● Work order 1
In the sourdough bakeoff text, rewrite the passage from "I can buy organic" to "cannot get them.", changing "berries" to "kernels".
● Work order 2
Translate this sentence from the sourdough bakeoff text into French: "They do not have the facilities to mill organic flour."

(Provided passage begins)

Pan Integral Bakeoff: 100% Hard Red vs Hard White Sourdough Bread



Hard Red WW vs Hard White Sourdough Breads


Caveat emptor
I've been reading about White Whole Wheat Flour for some time now, but I've never tried it.  The other day when I was in Arva Flour Mill picking up some more organic whole grain flour, I noticed a small bag of the organic white wheat, so I picked some up.  To me, it was the perfect opportunity to try making some bread with it, side-by-side with the 100% whole wheat sourdough bread I always make, in the Tartine style.

Unfortunately, one has to be extra careful when buying wheat.  If it doesn't say "whole" wheat somewhere, you are getting a fraction -- some of the bran has been removed.  This bag doesn't indicate what the fraction is, but in later conversations with staff at the Arva Flour mill, they have assured me that this bag is not whole white wheat.  Furthermore, the organic flour -- the hard red whole wheat flour (that I usually buy), or this white wheat flour -- that one can obtain at Arva Flour Mill is not milled there.  They do not have the facilities to mill organic flour.  They buy it, repackage it, and sell it to consumers like me.  They cannot even tell me the extraction rate, or how much white bran is in it.  In fact, I do not even know if the white wheat is a true hard white wheat, or is merely a blend of hard and soft white wheat flour.

I can buy organic red wheat berries from Arva Flour mill, and I can mill my own organic grain from them (that'll be my next option) -- but I have to look elsewhere for organic white wheat berries.  I am told that Arva Flour Mill cannot get them.

Despite my frustration at not getting white whole wheat flour, this is my experience with using the Organic White Wheat flour for the first time.  It gives me an opportunity to research hard white wheat.

First, the breads.


White Wheat Bread, Red WW Bread
Both breads are made with:

  • 100% organic wheat flour (this is the only difference between the loaves: one is a ww hard red, the other a hard white wheat flour that is not whole)
  • 76% water
  • 20% sourdough starter
  • 5% wheat germ
  • 2% salt


Both doughs were stretched and folded, for about 4 hours.  Then the dough was divided, bench-rested, and shaped before placing in a basket to proof in a cold environment (my fridge, my garage) overnight.

The white wheat dough was very sloppy and sticky.  It is a long time since I have used anything but whole wheat flour in bread dough.  I could tell that the gluten wasn't developing the same way as the hard red whole wheat flour; furthermore, I could tell that there wasn't much bran in this extremely white dough.  I had added the usual 5% wheat germ back into the mixture, but it still didn't have the 'golden' look to it that has been described of white whole wheat flour.  This whiteness was an unnatural whiteness.






The proofed dough was sagging despite being chilled, but there was the usual fairly good oven spring for the loaves.

I wish it had been 100% whole white wheat flour I was using, for a proper "pan integral bakeoff".




Questions, questions, questions about Hard White Wheat
Organic White Wheat Flour is prohibitively expensive.


Is it worth buying?  Does it appreciably add value to one's loaf?  Is the nutritional quality on par with regular (hard red) wheat?  Is the baking quality similar -- i.e. does it make a good loaf of bread?  How's it taste?  Are the organic claims legit -- i.e. has it been genetically modified to be an albino grain?  These are all the kinds of questions that someone who knows nothing about it would ask.  That's what I wanted to know.

(Provided passage ends)
(Extracted information begins)

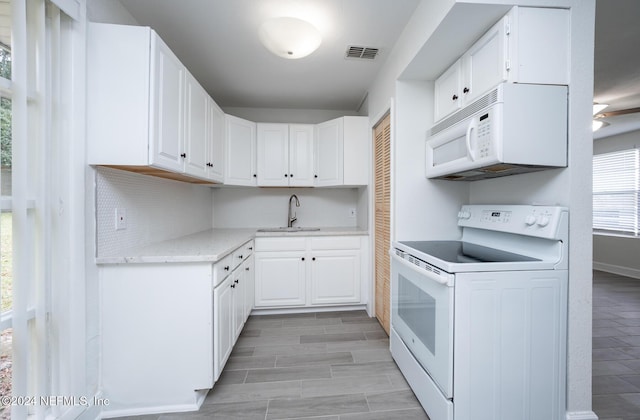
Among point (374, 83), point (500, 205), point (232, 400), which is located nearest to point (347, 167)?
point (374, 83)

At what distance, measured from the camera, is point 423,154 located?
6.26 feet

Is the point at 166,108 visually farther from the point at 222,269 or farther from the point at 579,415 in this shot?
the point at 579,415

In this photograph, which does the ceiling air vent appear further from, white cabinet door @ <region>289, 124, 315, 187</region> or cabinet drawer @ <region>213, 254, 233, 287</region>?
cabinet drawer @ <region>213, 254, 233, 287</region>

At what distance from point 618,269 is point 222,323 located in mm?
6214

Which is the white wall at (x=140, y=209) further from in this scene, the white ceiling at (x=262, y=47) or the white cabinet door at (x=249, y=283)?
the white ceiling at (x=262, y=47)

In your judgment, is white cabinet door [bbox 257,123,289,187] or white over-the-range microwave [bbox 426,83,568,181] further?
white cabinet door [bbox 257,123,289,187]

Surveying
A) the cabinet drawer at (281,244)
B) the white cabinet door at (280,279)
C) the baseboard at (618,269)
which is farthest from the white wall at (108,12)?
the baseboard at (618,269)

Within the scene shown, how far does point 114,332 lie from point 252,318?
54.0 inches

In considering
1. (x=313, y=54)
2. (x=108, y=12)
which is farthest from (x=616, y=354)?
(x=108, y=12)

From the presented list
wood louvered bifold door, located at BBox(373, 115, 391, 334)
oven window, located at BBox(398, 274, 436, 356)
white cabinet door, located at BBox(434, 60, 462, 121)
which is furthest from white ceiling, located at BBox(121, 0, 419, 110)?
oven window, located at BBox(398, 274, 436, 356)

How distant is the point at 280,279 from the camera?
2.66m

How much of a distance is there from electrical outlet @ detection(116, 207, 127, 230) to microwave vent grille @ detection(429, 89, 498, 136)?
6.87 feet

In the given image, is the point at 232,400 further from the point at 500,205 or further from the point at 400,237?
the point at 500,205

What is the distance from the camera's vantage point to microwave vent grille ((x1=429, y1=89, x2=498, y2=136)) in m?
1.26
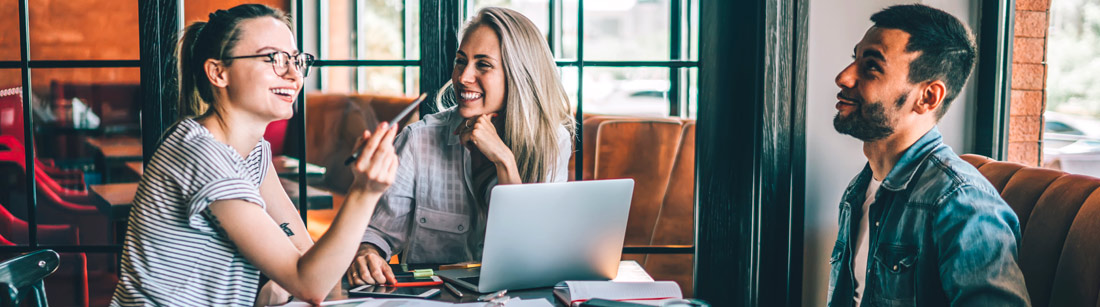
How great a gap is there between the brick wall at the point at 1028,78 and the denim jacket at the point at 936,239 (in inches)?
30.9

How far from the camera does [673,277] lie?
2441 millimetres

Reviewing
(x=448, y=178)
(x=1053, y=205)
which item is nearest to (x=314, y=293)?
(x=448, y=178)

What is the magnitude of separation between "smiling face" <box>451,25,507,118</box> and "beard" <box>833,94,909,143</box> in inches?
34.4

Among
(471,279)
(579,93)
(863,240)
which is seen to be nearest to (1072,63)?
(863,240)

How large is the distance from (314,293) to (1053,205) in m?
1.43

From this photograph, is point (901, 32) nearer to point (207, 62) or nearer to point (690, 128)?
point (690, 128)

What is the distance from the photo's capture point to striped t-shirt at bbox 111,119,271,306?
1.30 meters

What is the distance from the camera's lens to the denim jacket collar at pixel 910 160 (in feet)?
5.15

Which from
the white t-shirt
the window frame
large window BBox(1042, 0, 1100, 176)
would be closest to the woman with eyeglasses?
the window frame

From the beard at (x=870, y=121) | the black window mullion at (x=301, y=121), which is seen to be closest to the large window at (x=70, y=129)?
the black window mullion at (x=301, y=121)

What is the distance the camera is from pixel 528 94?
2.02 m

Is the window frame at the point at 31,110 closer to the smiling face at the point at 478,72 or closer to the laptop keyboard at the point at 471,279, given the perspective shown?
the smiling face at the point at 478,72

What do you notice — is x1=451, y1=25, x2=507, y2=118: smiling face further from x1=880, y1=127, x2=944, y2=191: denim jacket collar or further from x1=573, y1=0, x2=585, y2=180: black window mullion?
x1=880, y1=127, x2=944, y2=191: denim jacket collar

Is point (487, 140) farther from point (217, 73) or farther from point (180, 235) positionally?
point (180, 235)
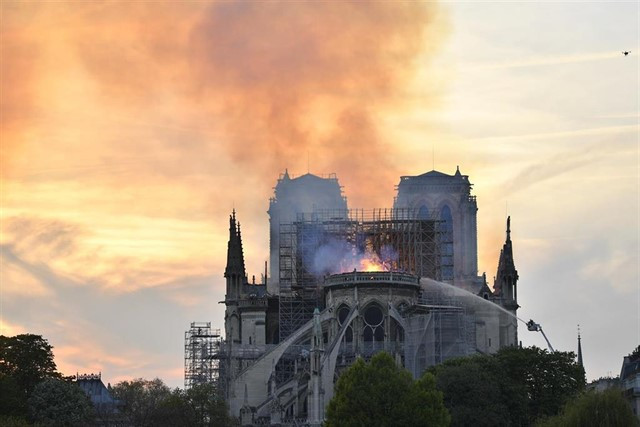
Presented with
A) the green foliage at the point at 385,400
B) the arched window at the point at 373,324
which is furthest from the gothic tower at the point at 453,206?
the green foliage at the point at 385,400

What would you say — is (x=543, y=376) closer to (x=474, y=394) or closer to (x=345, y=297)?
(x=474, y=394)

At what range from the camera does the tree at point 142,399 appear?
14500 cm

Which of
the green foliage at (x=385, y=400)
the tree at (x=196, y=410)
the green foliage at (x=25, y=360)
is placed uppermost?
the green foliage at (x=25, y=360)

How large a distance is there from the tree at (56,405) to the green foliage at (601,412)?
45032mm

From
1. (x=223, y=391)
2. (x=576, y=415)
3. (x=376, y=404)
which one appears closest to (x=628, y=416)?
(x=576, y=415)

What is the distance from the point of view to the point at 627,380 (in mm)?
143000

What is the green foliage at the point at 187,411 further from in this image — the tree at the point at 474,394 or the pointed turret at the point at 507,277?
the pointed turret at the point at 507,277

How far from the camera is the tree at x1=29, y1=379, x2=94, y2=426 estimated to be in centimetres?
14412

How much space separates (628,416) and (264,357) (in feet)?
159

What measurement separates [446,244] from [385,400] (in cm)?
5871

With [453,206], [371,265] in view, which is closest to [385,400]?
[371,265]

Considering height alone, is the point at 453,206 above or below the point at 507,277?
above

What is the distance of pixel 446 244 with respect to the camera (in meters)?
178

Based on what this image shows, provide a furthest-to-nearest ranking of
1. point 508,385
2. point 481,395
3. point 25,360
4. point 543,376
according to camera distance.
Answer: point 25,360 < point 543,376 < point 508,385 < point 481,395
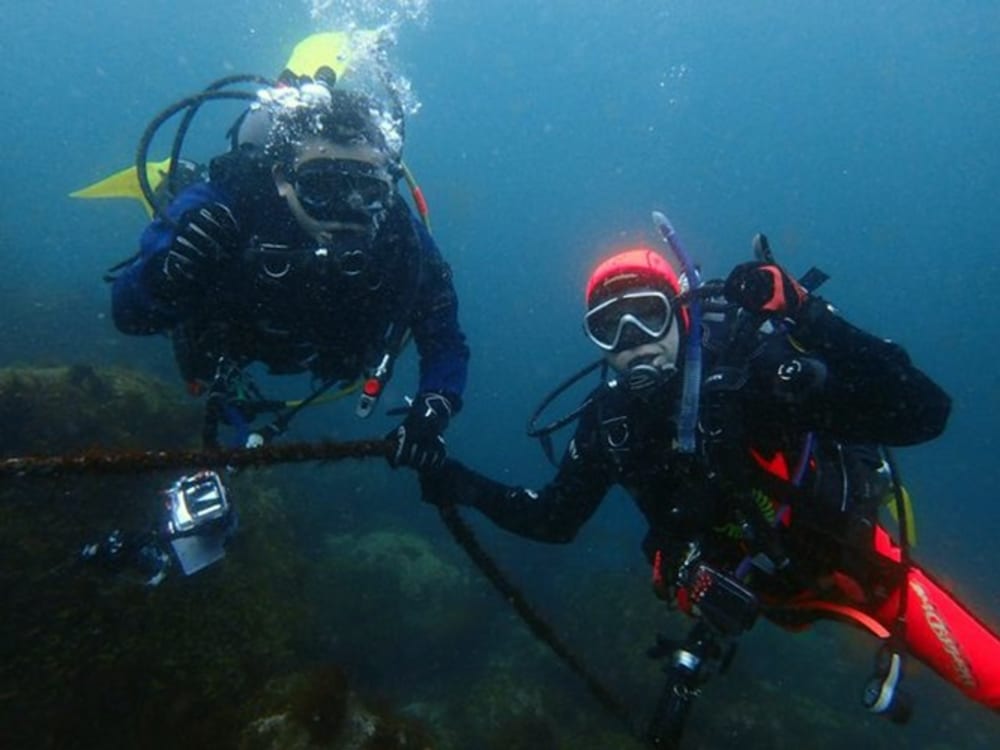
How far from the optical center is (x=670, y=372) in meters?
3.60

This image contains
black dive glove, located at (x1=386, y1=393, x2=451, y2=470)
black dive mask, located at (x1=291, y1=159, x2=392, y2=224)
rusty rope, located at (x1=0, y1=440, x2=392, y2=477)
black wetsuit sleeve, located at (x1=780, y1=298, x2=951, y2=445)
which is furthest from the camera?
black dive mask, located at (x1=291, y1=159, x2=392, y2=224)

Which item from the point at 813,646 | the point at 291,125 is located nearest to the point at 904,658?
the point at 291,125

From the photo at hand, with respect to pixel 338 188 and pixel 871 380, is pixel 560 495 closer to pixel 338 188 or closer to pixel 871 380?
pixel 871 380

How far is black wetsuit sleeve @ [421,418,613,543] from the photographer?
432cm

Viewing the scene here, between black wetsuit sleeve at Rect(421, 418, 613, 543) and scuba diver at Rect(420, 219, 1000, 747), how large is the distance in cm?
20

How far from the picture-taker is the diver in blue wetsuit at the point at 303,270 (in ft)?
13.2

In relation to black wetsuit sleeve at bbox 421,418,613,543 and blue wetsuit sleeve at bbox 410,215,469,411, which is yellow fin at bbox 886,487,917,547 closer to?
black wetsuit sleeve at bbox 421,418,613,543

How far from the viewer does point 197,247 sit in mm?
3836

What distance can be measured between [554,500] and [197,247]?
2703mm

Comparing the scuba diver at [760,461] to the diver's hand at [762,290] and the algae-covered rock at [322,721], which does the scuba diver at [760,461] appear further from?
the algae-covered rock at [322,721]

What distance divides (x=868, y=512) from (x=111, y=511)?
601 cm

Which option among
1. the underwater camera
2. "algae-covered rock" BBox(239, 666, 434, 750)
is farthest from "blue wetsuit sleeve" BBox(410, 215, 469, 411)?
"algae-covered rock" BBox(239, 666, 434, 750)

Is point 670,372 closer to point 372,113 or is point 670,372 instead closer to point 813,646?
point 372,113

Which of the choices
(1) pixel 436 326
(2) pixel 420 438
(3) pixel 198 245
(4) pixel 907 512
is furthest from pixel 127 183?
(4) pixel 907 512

(Extracted information ends)
(Extracted information begins)

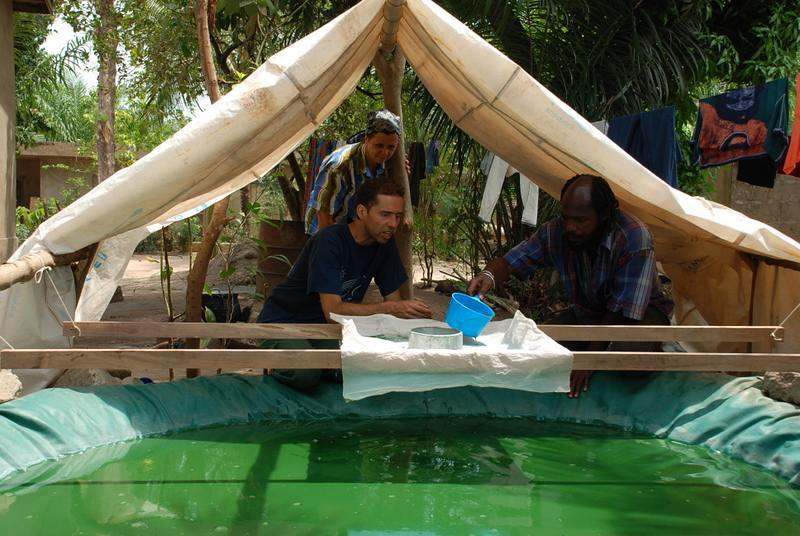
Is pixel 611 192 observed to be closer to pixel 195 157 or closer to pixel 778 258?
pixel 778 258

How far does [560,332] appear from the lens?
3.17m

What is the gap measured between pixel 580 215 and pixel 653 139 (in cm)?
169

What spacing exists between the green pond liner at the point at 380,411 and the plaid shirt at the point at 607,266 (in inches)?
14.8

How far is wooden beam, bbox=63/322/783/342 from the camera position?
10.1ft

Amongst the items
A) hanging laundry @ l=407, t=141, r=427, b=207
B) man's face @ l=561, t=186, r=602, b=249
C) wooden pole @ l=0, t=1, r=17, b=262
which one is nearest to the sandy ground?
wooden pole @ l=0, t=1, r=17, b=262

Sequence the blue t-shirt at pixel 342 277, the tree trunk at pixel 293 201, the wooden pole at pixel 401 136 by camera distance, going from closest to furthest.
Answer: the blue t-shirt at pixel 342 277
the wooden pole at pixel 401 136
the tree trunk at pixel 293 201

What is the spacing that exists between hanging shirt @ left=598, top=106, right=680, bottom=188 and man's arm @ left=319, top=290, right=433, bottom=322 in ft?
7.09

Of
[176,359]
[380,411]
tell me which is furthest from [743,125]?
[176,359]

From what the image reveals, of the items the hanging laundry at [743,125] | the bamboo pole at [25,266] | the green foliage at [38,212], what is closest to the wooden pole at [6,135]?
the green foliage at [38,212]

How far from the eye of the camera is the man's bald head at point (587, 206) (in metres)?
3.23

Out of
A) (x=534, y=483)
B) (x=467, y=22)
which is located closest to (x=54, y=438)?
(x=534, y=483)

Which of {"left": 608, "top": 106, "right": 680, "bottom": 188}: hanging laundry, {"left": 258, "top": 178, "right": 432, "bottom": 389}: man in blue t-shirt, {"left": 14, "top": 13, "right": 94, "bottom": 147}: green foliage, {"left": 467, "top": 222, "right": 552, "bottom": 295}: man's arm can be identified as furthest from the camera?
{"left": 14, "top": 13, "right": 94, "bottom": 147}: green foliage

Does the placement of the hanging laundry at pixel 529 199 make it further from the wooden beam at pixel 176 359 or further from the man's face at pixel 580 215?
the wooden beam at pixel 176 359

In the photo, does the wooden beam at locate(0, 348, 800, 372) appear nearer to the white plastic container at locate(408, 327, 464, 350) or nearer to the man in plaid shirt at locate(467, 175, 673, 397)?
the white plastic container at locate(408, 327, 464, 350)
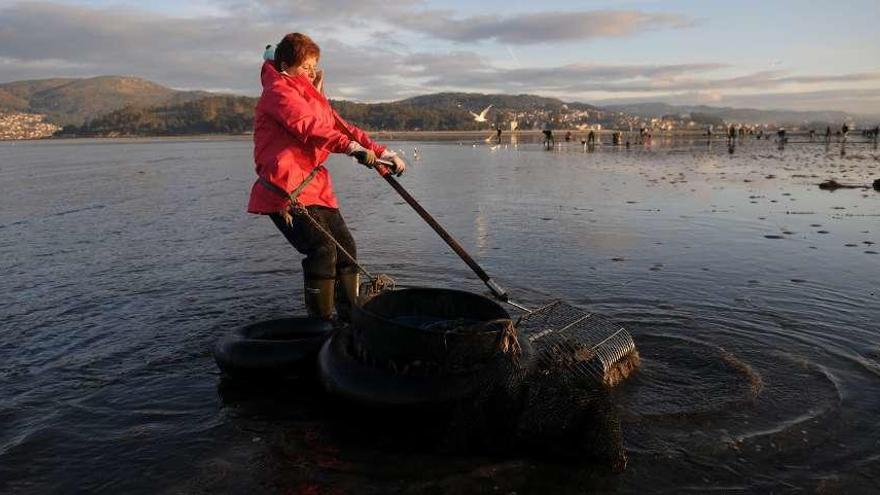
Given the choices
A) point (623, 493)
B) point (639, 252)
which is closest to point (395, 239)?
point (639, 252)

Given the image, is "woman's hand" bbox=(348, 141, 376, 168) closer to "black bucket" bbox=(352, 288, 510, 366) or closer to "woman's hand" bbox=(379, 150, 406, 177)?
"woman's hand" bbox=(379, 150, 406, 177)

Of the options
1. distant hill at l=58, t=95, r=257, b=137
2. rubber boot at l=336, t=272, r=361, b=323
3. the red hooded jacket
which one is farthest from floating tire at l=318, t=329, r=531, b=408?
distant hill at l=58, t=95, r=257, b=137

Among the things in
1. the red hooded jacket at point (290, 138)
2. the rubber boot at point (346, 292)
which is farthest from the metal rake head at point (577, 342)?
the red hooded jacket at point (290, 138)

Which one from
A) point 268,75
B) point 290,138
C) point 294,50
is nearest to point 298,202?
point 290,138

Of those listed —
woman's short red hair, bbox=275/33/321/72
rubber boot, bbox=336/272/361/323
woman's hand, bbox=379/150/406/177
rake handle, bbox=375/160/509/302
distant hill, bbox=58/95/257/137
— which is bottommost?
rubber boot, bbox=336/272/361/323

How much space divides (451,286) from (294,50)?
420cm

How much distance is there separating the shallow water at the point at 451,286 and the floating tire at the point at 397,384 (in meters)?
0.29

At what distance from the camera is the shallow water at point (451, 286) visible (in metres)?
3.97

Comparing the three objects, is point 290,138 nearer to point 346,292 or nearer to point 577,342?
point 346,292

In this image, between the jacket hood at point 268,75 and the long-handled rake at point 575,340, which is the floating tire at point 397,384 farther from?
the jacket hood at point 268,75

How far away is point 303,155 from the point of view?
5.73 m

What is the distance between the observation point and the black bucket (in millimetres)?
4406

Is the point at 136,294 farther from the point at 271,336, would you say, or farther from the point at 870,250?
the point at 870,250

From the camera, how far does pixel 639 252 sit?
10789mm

(Extracted information ends)

● Exercise result 1
I can buy organic red wheat kernels from Arva Flour mill, and I can mill my own organic grain from them (that'll be my next option) -- but I have to look elsewhere for organic white wheat kernels.  I am told that Arva Flour Mill cannot get them.

● Exercise result 2
Ils ne disposent pas des installations nécessaires pour moudre de la farine biologique.